It was really sad. But also very gross. 
We knocked it all down, cleaned it all up, and subsequent Vivint groups headed back to build a new one!




Another morning, we were taken to a larger school for some sort of boring meeting. The kids were squirmy, as were we. When it finally ended, some music turned on, the kids took out all the chairs, and suddenly it turned into a dance party! 
Some of those kids could get down!!


Next project:
We headed to a rehab place for the handicapped (most landmine victims), and had to level out a whole walkway, prep it and then pave it with pavers! THAT was a project. Took us 2 whole days, and we couldn't even finish.
 Here's our assembly line of passing the tiles down. (No equipment made these projects very difficult).

Aaron hard at work!

Pounding in the pavers. We had lots of difficulties.. they really wanted perfection and well, we are not construction workers :/ 
But it ended up looking so nice when it was finished! And now the landmine victims have a paved sidewalk to roll on with their wheelchairs that we built them =)

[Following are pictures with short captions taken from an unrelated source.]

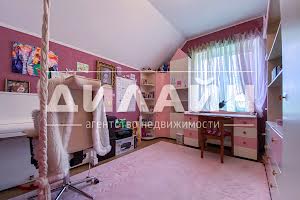 будинок за адресою Виноградная, 777
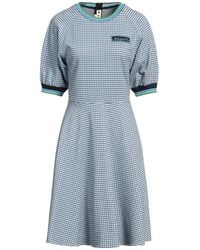 Marni - Vestito Midi - Lyst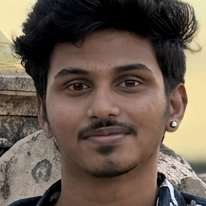 Somasekar
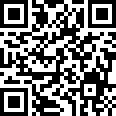 QRコード https://mirunuku.net/?cid=juta00080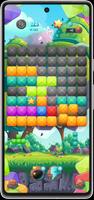Wild Block Logic Quest screenshot 4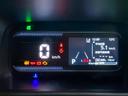 ハイブリッドＧ　４ＷＤ　全方位カメラ付きナビゲーション　ＡＢＳ　オートエアコン　スライドドア　アイドリングストップ　スマートキー　運転席・助手席シートヒーター　プッシュスタートボタン　クリアランスソナー　ベンチシート（37枚目）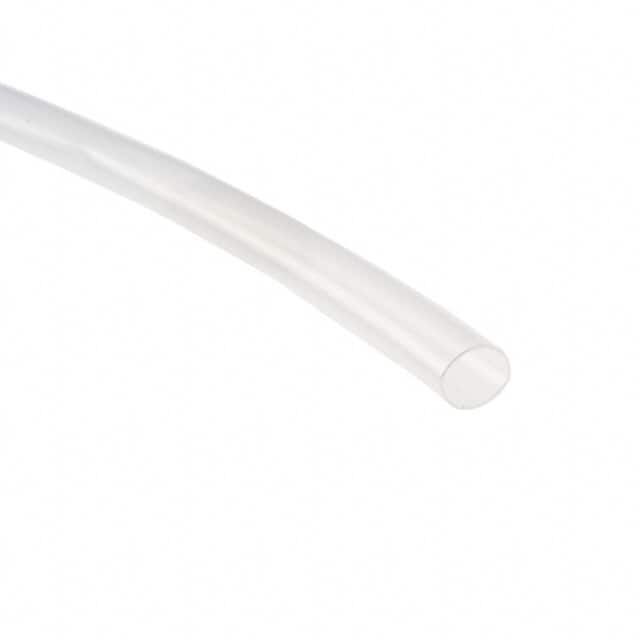 MFP-1/8-48"-CLEAR-250 PCS
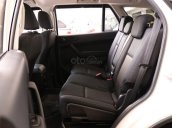 Ford Everest 2.0 MT 2019, hỗ trợ trả góp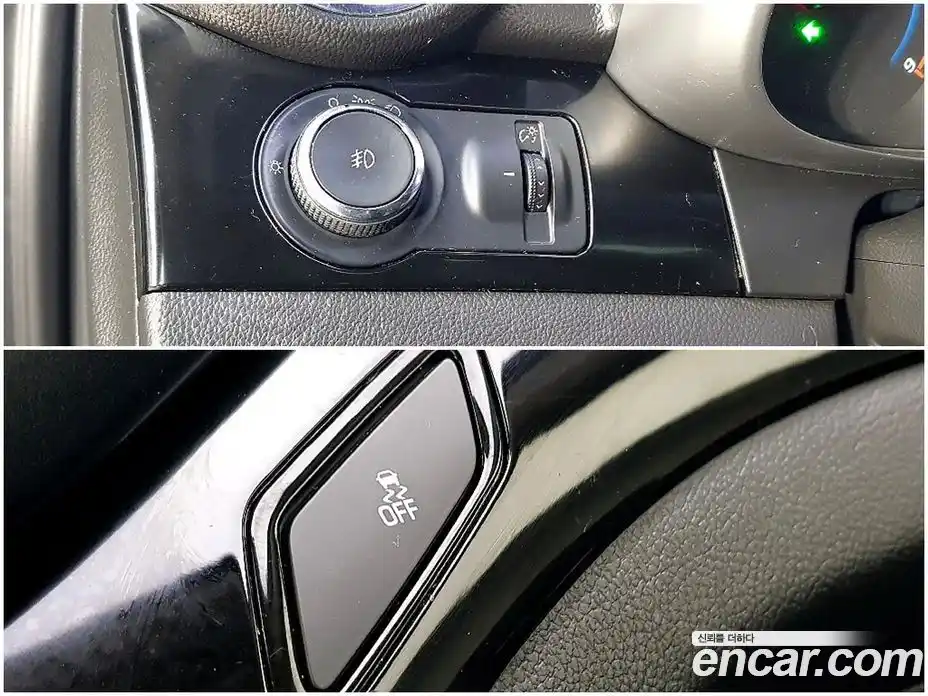 Chevrolet Orlando 2015 2.0 Автомат в Москве № 38312, фото 19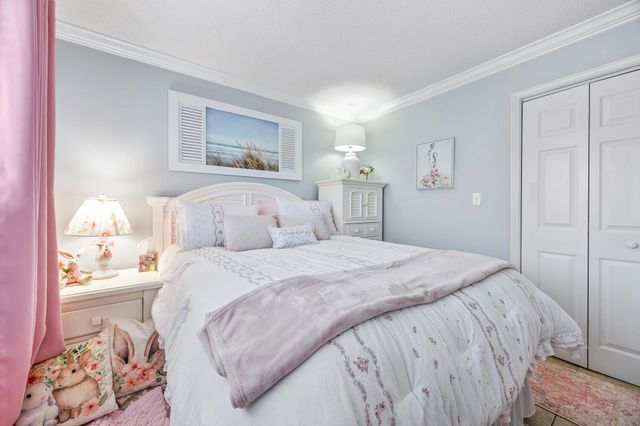 7700 Porcher Dr Apt 3204, Myrtle Beach, SC 29572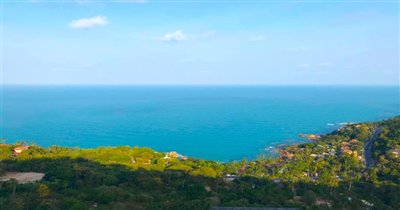 koh-samui-sea-view-land-for-sale-in-chaweng-n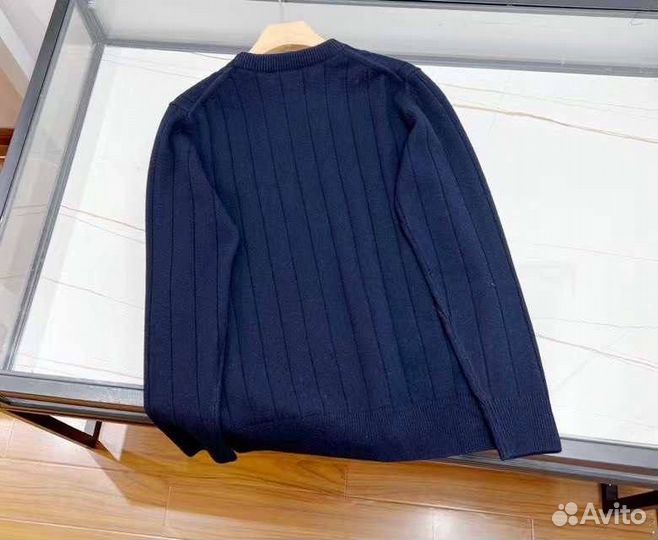 Кофта Loro Piana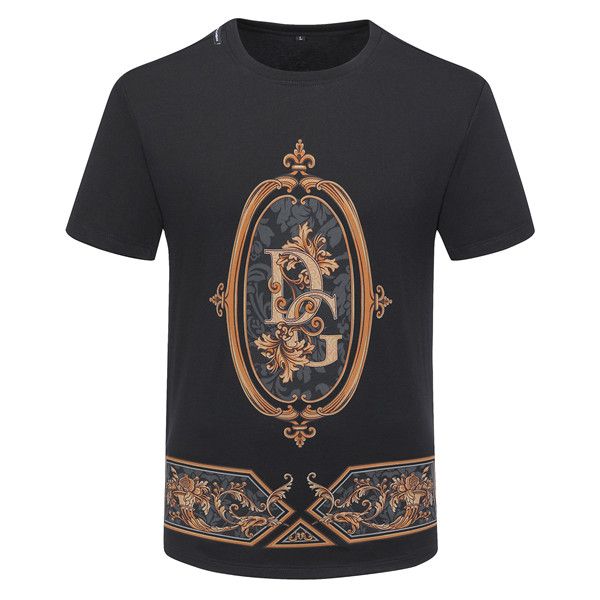 мужская моды футболка mensdesigner лето футболка casual печататься с короткими рукавами, White;black
мужская моды футболка mensdesigner лето футболка casual печататься с короткими рукавами, White;black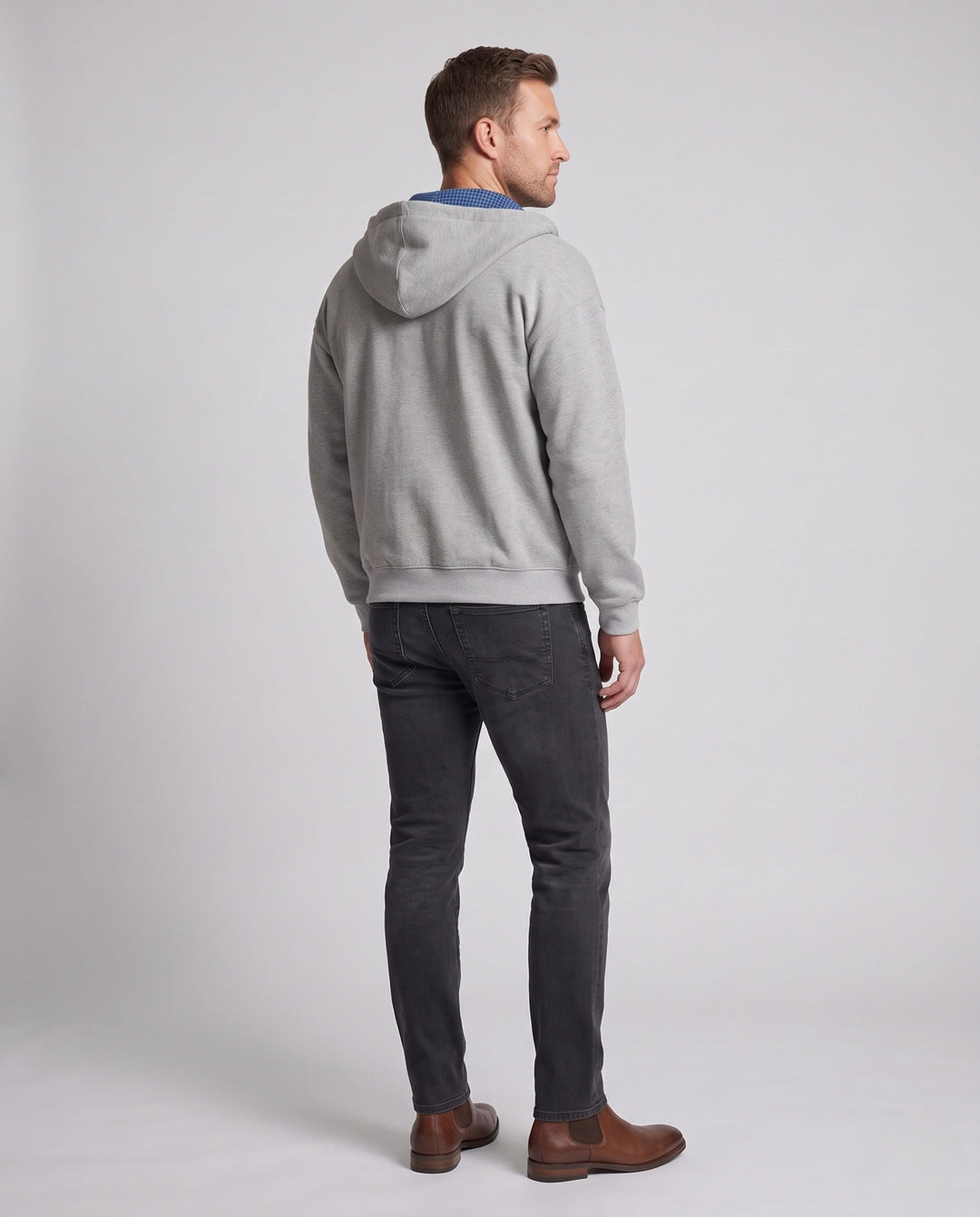 Product 10999802134874 - back_view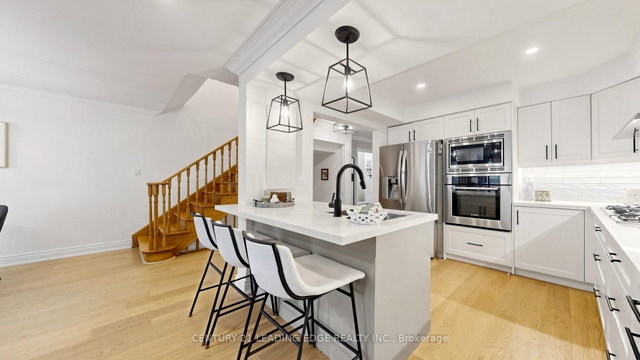 205 Park Drive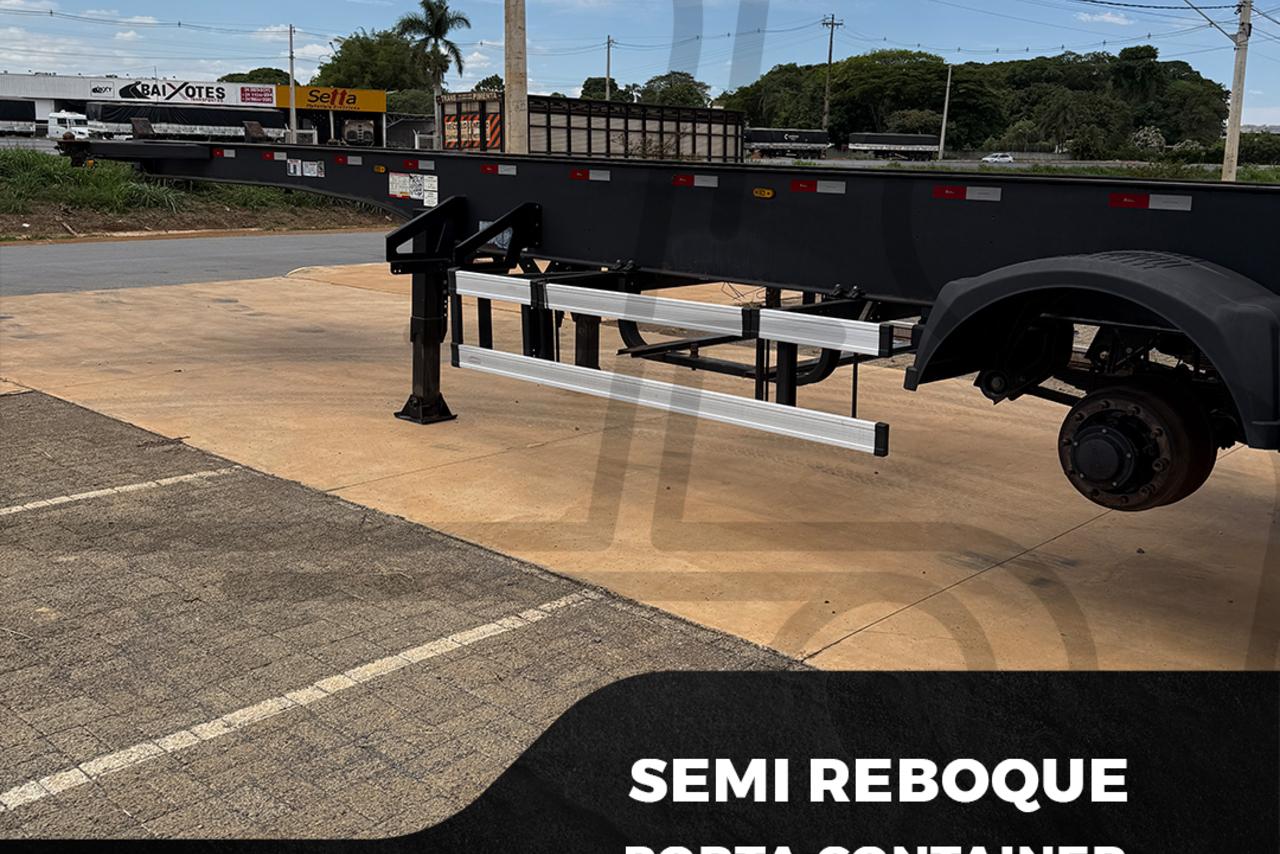 Imagem do anúncio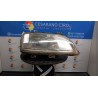 PROIETTORE DX. 018 FORD GALAXY (VX) (02/96-09/00) AFN 1005710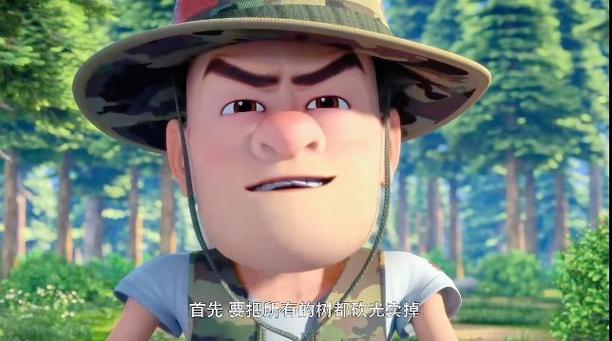 比特币手机能挖吗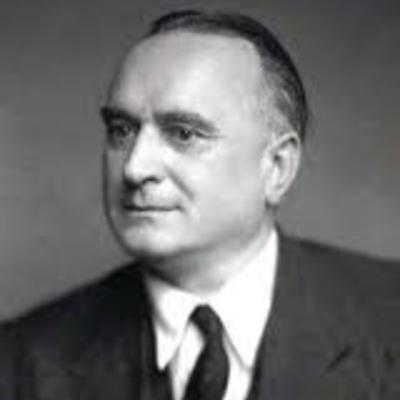 Evans-Pritchard : la logique de la sorcellerie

Awesome picture of our group
Our last day was actually assembling the wheelchairs. We found it humorous that they are built from a plastic lawn chair and bike tires, but those things work so well! 

ANGKOR WAT
We got a day off to go see the ancient Buddhist temples!
It was so amazing.


The ruins had trees growing all through them- it was amazing!
We had a blast with the Holkers... us married folk have to stick together =)


The decoration and detail was unreal. It boggles my mind that they could build this with such limited resources, so long ago.




If you've ever seen old King and I with Yul Brenner, you might recognize these costumes =)
Traditional Cambodian clothing




Where's Waldo? Haha

Elephants! I wanted to ride em so bad... but they were all reserved =( boo




Monkeys! They were hilarious, and feisty.




Our final night, all of the Vivint group had a fancy dinner together. Aaron and Stevie enjoyed sporting their matching mustaches hehe
A last picture with our awesome Globe Aware guides. They were so fun. We just wanted to pack em up with us and bring them home. Their English was awesome.. they have good futures ahead of them
We ended up getting another coordinator the final day, Rata. She was really sweet. And with that, we took off to the airport for a long trip home!

Such an amazing trip. It was so neat to see a part of Asia and to be introduced to a new culture and language and people. Cambodians are amazing.